SUPPLIED MATERIAL:
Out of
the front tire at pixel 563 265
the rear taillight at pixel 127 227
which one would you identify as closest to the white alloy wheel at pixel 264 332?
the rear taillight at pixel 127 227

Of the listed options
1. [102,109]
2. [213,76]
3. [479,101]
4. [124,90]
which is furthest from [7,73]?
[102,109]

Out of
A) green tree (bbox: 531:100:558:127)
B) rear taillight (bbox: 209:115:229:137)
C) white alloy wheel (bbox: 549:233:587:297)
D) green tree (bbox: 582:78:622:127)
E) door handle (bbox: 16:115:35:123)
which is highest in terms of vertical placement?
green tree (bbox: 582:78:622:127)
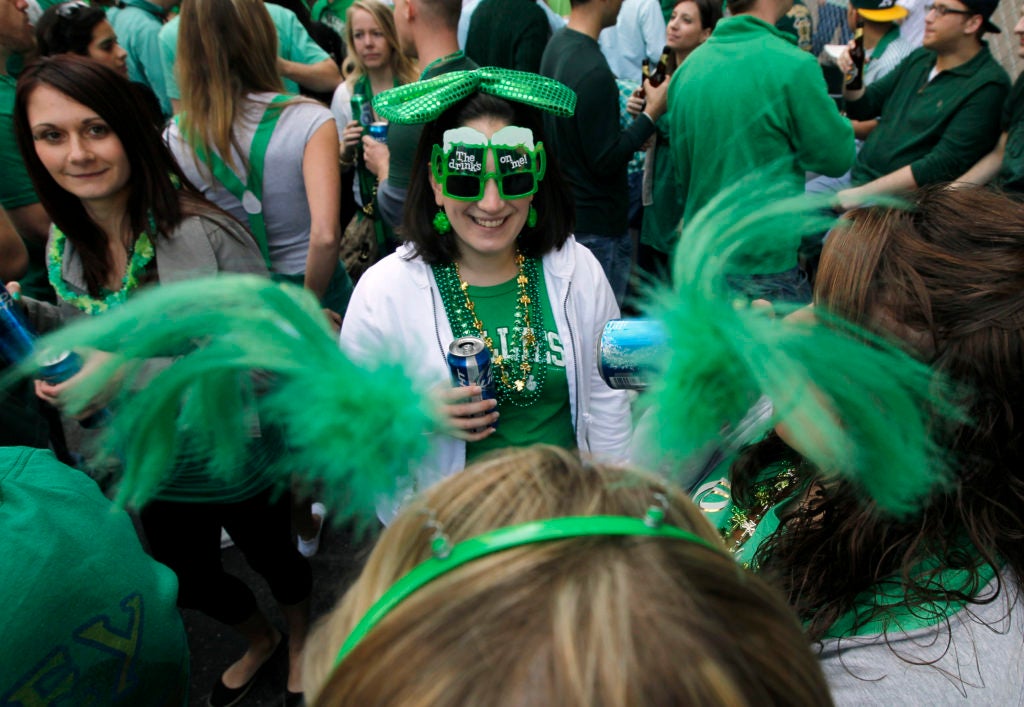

OBJECTIVE: Rewrite the data above as a JSON list of strings, one string per line and no entries for blank lines. Omit the picture.

COMPLETE RESPONSE:
[
  "Out of",
  "the front tire at pixel 563 265",
  "the rear taillight at pixel 127 227",
  "which one would you identify as closest to the white alloy wheel at pixel 264 332?",
  "the rear taillight at pixel 127 227",
  "Of the listed options",
  "1. [102,109]",
  "2. [213,76]",
  "3. [479,101]",
  "4. [124,90]",
  "which is furthest from [7,73]?",
  "[102,109]",
  "Out of",
  "A) green tree (bbox: 531:100:558:127)",
  "B) rear taillight (bbox: 209:115:229:137)",
  "C) white alloy wheel (bbox: 549:233:587:297)",
  "D) green tree (bbox: 582:78:622:127)",
  "E) door handle (bbox: 16:115:35:123)",
  "which is highest in terms of vertical placement?",
  "green tree (bbox: 582:78:622:127)"
]